OBJECTIVES
1 – Reproduce the stretch from "Judge Sharon Johnson" through "granted without prejudice." in the court opinion on the motion to dismiss, without changing a word.
2 – Pick up the court opinion on Global Allies' motion to dismiss after its final sentence and write what comes next.

----- TEXT SECTION

The opinion of the court was delivered by: Sharon Johnson Coleman

Judge Sharon Johnson Coleman Magistrate Judge Arlander Keys


Defendant, Global Allies LLC ("Global Allies"), moves to dismiss pursuant to Rule 12(b)(6) and Rule 9(b) Count VII of plaintiff Global Total Office LP's Second Amended Complaint [66]. Defendant argues for dismissal of Count VII of the Second Amended Complaint because plaintiff does not have standing to bring a claim under the Illinois Consumer Fraud and Deceptive Practices Act ("ICFA") and, even if plaintiff did have standing, it has failed to allege a violation of ICFA with sufficient particularity to state a claim upon which relief can be granted. For the reasons stated below, the motion is granted without prejudice.

Legal Standard

A motion to dismiss tests the sufficiency of the complaint, not its merits. See, e.g.,Gibson v. City of Chicago, 910 F.2d 1510, 1520 (7th Cir. 1990). Under the notice pleading standards of Rule 8, a complaint must set forth sufficient factual material, taken as true, to raise the plaintiff's right to relief "above the speculative level." Bell Atlantic Corp. v. Twombly, 550 U.S. 544, 555 (2007). Abstract recitations of the elements of a cause of action and "naked assertion[s]" devoid of "further factual enhancement" are insufficient to satisfy the pleading requirements of Rule 8. Ashcroft v. Iqbal,___ U.S.___, 129 S. Ct. 1937, 1949 (2009)(quoting Twombly, 550 U.S. at 555). Thus, in order to survive a motion to dismiss, the complaint must, on its face, contain sufficient factual material for the court to draw the reasonable inference that the defendant is liable for the misconduct alleged. Id.

----------
----- DATASET EXTRACT

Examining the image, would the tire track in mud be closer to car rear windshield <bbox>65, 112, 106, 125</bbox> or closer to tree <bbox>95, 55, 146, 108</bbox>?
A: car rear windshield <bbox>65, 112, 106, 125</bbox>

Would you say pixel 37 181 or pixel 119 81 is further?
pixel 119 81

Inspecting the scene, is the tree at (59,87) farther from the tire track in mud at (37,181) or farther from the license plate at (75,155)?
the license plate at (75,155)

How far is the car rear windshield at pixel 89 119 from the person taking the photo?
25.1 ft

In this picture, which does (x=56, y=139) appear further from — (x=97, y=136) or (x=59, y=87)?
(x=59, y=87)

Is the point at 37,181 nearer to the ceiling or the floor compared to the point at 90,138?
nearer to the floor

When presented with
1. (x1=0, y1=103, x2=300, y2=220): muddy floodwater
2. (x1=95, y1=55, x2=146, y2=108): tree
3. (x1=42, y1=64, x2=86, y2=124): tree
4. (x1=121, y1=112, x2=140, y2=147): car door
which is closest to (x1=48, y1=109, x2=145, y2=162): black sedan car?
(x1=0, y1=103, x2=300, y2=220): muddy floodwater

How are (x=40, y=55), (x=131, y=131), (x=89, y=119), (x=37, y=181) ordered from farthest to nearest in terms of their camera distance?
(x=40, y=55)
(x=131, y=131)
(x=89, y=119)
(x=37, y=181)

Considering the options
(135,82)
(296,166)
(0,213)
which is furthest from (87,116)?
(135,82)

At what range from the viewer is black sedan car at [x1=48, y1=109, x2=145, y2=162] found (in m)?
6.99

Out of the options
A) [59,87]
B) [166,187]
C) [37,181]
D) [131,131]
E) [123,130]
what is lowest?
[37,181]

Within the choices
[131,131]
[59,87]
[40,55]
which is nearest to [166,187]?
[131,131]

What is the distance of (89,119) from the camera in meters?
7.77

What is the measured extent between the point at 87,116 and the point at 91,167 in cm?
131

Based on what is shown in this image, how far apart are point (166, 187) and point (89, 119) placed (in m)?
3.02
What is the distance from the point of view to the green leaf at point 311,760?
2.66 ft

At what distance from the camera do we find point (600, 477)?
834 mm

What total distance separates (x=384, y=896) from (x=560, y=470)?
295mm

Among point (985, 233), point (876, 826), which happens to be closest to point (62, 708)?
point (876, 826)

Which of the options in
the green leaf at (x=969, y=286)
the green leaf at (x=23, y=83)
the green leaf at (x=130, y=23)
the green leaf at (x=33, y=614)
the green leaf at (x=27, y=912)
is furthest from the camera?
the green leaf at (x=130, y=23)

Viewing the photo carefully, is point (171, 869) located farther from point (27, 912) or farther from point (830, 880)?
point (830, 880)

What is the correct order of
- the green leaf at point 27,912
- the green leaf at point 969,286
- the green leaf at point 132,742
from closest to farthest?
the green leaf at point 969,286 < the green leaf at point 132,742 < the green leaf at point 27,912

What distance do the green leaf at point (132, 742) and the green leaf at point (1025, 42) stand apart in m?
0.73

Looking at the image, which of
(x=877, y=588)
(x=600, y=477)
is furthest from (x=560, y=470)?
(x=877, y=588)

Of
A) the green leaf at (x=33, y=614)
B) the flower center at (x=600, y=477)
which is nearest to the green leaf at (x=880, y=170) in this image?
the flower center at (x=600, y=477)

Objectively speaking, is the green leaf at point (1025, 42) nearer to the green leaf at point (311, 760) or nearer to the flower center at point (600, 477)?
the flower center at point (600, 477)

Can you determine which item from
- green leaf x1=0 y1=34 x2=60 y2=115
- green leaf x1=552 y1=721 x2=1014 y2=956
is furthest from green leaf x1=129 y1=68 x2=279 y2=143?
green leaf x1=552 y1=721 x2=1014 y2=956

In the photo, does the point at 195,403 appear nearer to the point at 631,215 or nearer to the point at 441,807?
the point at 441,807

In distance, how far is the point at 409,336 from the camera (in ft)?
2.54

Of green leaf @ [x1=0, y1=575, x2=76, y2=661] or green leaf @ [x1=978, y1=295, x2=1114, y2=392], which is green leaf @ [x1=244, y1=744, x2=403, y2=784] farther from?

----------
----- DATASET EXTRACT

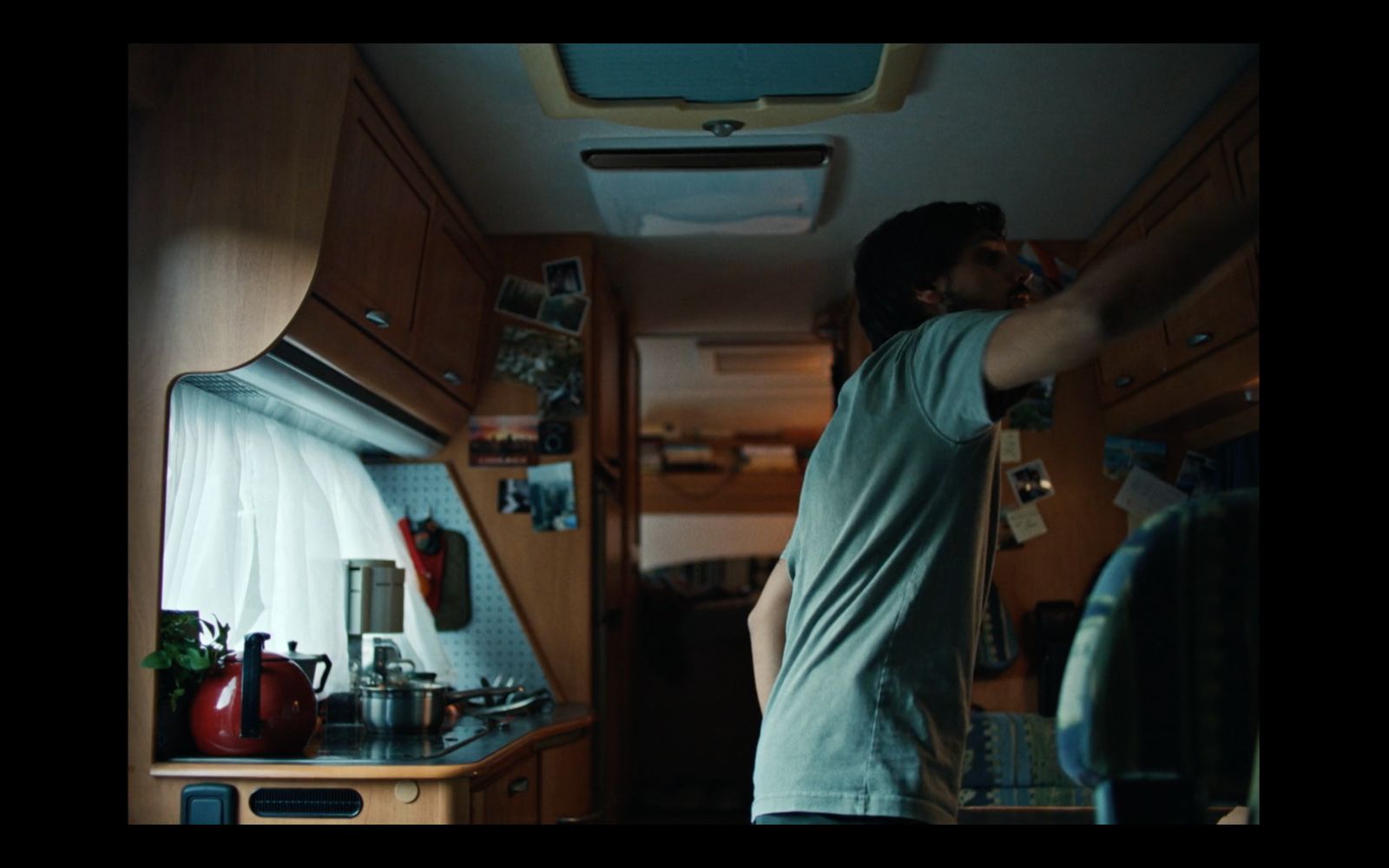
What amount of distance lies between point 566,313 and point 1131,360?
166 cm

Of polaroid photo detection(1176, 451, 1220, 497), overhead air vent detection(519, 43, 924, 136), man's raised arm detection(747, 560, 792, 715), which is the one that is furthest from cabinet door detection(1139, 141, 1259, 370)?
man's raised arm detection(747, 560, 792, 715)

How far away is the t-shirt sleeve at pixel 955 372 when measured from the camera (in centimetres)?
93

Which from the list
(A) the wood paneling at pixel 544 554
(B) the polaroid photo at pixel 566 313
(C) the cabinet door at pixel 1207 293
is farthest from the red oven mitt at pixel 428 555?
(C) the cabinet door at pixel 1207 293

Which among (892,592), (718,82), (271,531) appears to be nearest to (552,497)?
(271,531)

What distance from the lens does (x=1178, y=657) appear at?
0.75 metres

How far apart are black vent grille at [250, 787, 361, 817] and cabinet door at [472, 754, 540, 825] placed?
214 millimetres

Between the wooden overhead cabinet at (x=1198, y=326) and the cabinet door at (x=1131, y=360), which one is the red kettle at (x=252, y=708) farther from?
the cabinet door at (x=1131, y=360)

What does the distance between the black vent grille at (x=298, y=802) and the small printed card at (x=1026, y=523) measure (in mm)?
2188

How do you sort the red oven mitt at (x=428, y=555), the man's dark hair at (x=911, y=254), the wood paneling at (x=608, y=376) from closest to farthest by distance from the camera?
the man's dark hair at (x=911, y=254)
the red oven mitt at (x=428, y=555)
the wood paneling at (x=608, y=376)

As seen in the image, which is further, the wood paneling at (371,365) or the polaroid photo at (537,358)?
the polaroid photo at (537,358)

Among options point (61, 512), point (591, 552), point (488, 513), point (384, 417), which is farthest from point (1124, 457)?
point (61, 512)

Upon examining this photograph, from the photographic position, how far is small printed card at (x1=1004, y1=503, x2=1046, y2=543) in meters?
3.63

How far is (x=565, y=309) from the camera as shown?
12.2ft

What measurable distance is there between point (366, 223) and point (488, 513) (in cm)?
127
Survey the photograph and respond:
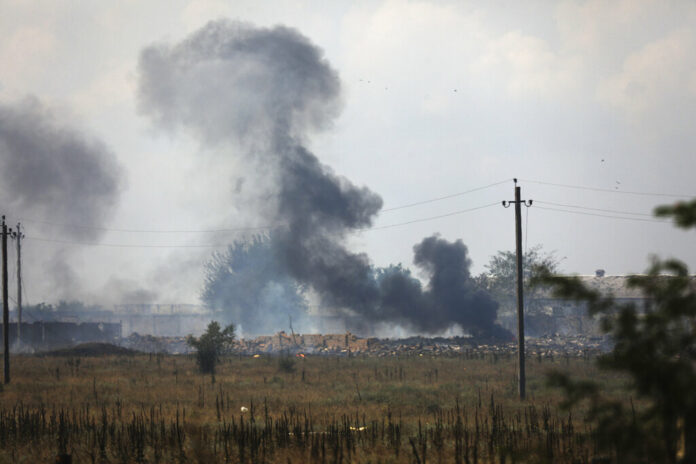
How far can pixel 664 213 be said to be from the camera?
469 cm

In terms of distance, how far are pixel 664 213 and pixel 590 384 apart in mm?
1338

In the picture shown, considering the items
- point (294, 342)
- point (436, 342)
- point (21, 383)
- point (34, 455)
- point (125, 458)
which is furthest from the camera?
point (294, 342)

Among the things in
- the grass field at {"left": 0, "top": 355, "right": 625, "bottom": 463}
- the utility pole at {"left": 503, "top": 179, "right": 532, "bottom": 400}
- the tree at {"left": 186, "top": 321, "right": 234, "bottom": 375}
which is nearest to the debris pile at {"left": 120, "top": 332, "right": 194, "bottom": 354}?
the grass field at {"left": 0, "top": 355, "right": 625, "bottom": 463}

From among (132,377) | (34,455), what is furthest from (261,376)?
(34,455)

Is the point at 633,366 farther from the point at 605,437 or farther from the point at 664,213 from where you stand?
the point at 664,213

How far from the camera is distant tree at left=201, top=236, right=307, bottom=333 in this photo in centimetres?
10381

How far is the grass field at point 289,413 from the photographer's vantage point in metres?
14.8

----------
----- DATASET EXTRACT

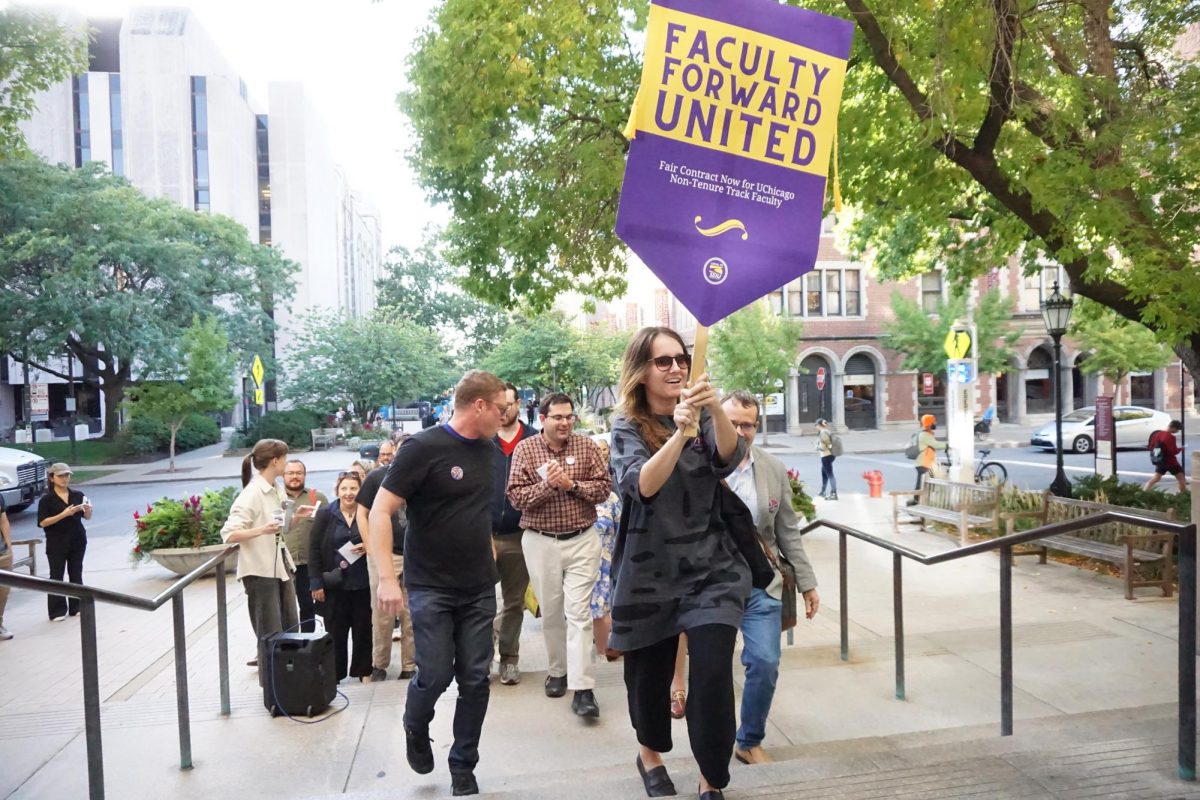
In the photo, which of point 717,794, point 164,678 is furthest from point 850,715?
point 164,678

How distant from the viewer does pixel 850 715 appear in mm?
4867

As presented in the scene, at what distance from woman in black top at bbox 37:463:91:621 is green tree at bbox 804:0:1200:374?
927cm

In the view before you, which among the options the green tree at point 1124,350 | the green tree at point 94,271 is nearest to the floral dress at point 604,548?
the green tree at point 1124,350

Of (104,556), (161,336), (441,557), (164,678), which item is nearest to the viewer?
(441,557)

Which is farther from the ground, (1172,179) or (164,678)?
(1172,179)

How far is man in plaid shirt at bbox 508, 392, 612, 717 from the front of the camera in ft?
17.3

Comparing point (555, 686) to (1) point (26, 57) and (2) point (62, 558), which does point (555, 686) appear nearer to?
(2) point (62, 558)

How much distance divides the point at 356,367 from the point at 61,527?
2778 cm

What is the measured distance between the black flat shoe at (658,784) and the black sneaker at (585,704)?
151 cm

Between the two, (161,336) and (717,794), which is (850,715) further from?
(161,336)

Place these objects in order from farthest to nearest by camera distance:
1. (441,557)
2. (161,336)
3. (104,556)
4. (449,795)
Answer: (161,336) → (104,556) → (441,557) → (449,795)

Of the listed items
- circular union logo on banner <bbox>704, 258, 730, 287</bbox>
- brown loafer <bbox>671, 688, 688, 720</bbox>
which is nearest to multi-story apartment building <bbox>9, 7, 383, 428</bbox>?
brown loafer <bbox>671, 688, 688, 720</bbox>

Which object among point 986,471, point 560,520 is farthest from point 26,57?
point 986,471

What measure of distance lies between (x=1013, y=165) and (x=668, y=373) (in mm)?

----------

ANSWERS TO EACH TASK
1 –
Judge Sharon Johnson Coleman Magistrate Judge Arlander Keys


Defendant, Global Allies LLC ("Global Allies"), moves to dismiss pursuant to Rule 12(b)(6) and Rule 9(b) Count VII of plaintiff Global Total Office LP's Second Amended Complaint [66]. Defendant argues for dismissal of Count VII of the Second Amended Complaint because plaintiff does not have standing to bring a claim under the Illinois Consumer Fraud and Deceptive Practices Act ("ICFA") and, even if plaintiff did have standing, it has failed to allege a violation of ICFA with sufficient particularity to state a claim upon which relief can be granted. For the reasons stated below, the motion is granted without prejudice.

2 –
Fraud claims must comply with the heightened pleading standard of Federal Rule of Civil Procedure 9(b). Plaintiffs must plead allegations brought under the Illinois Consumer Fraud and Deceptive Practices Act ("ICFA") with particularity. Freedom Mortgage Corp. v. Burnham Mortgage, Inc. et al., 720 F. Supp. 2d 978, 1004 (N.D. Ill. 2010). Therefore, must allege with particularity the "who, what, when, where, and how" of the fraud or misrepresentation. DiLeo v. Ernst & Young, 901 F.2d 624, 627 (7th Cir. 1990).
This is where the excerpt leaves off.